— To do —
Reproduce verbatim the lines of the records, beginning at the line that contains "this 414×276 image." and stopping after the line that contains "rusty metal gate panel [153, 120, 306, 255]". Omit the pictures from your copy.

— Recorded information —
++++++++++++++++++++

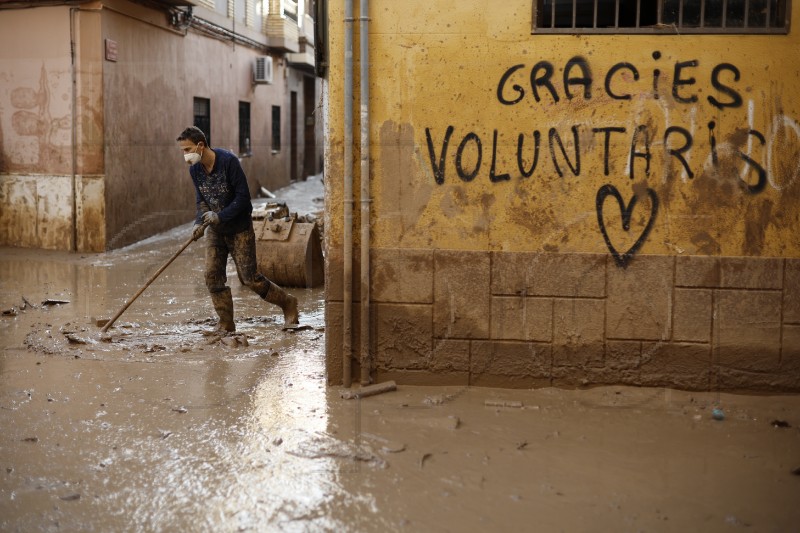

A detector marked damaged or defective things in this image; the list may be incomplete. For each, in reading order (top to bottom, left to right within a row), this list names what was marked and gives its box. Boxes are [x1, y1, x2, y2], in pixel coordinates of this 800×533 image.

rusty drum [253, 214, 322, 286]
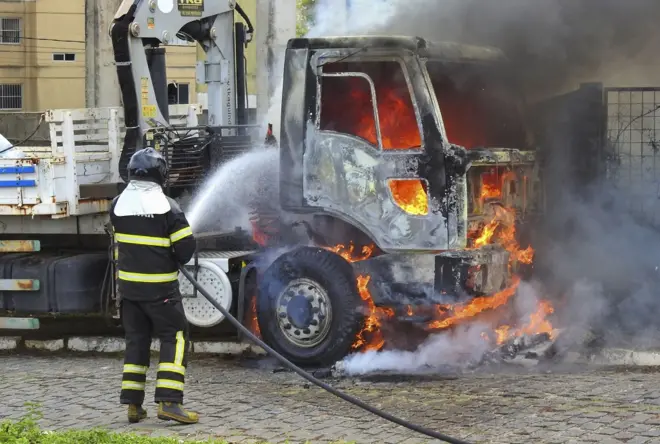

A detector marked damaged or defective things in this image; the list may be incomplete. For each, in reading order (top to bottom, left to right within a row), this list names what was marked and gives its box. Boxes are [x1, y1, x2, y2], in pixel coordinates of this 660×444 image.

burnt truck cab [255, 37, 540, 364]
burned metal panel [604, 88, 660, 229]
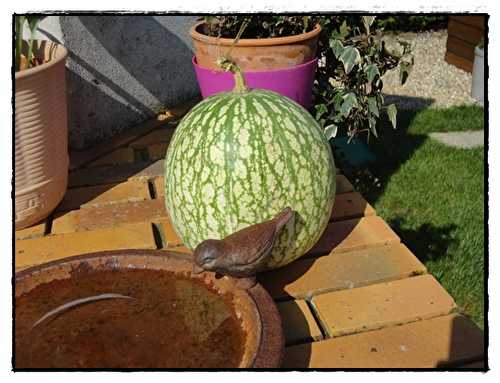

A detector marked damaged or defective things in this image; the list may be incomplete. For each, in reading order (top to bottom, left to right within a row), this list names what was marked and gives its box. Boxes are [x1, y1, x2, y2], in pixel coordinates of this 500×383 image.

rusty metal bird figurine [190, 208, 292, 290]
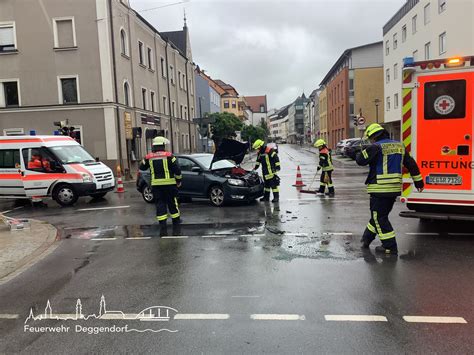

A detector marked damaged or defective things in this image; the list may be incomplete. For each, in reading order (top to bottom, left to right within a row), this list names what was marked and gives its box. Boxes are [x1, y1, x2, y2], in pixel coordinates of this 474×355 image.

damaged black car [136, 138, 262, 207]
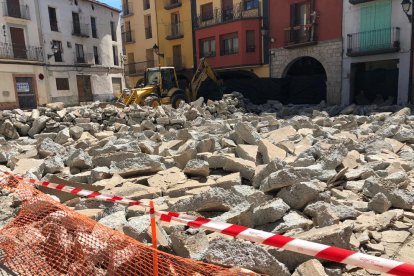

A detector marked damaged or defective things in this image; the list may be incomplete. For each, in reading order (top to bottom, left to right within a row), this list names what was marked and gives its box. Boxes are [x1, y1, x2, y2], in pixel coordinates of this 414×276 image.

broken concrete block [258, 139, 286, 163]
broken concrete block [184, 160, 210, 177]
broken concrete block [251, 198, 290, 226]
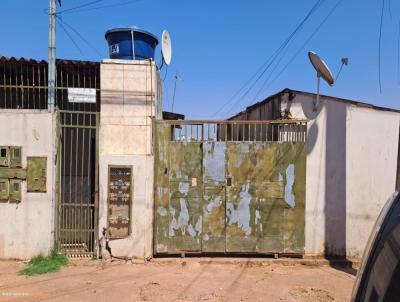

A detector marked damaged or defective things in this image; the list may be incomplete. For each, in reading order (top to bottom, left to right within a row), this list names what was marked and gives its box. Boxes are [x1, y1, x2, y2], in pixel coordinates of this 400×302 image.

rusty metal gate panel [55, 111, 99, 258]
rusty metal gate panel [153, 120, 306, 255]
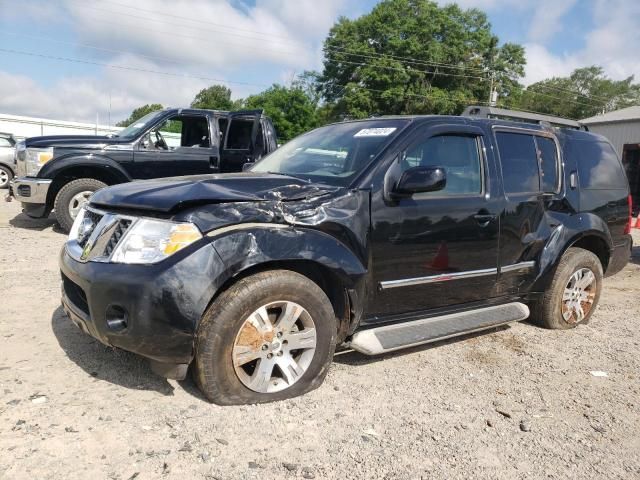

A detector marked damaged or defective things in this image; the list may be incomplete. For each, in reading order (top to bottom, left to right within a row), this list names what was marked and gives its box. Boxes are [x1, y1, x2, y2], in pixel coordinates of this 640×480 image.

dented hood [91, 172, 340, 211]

++++++++++++++++++++

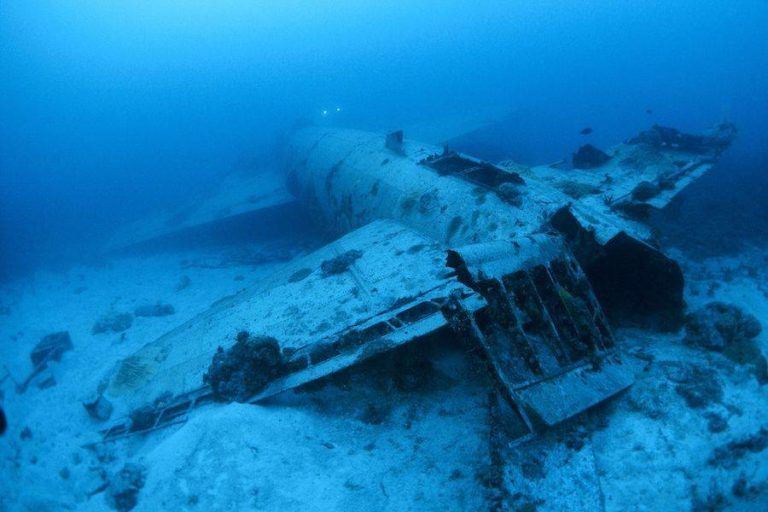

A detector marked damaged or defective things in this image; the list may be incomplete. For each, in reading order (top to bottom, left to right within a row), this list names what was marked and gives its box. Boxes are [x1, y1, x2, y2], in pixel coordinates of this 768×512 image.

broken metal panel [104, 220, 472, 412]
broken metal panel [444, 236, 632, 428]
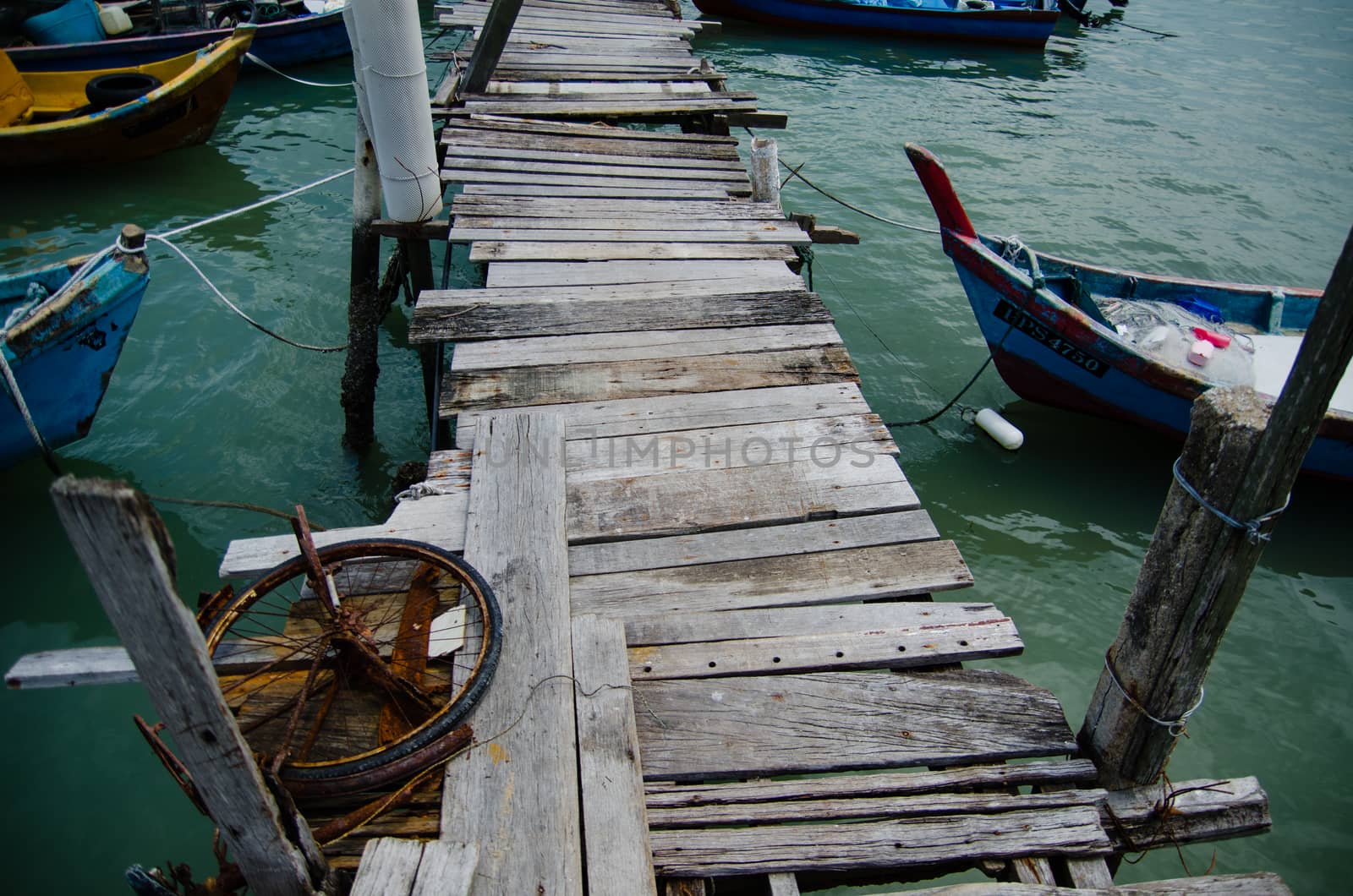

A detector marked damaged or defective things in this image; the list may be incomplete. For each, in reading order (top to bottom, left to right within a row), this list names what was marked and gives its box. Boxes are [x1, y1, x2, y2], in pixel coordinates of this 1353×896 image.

++++++++++++++++++++

— Correct result —
A detector marked damaged or defective things in this image; the list may be incomplete. For each, in reading order (top to bottom, left to right within a row), this list names what was marked and gives its box. Boxes are [x1, y1, x2, y2], in pixel coordinates of this 414×276 image.

broken concrete block [258, 139, 286, 163]
broken concrete block [184, 160, 210, 177]
broken concrete block [251, 198, 290, 226]

A detector marked damaged or defective things in this image; the list may be incomplete. For each, in reading order (top to bottom, left to right within a row), this list names what was marked and gives its box. Boxes are [x1, y1, x2, y2], in pixel coordinates of this 400×302 image.

rusty metal gate panel [55, 111, 99, 258]
rusty metal gate panel [153, 120, 306, 255]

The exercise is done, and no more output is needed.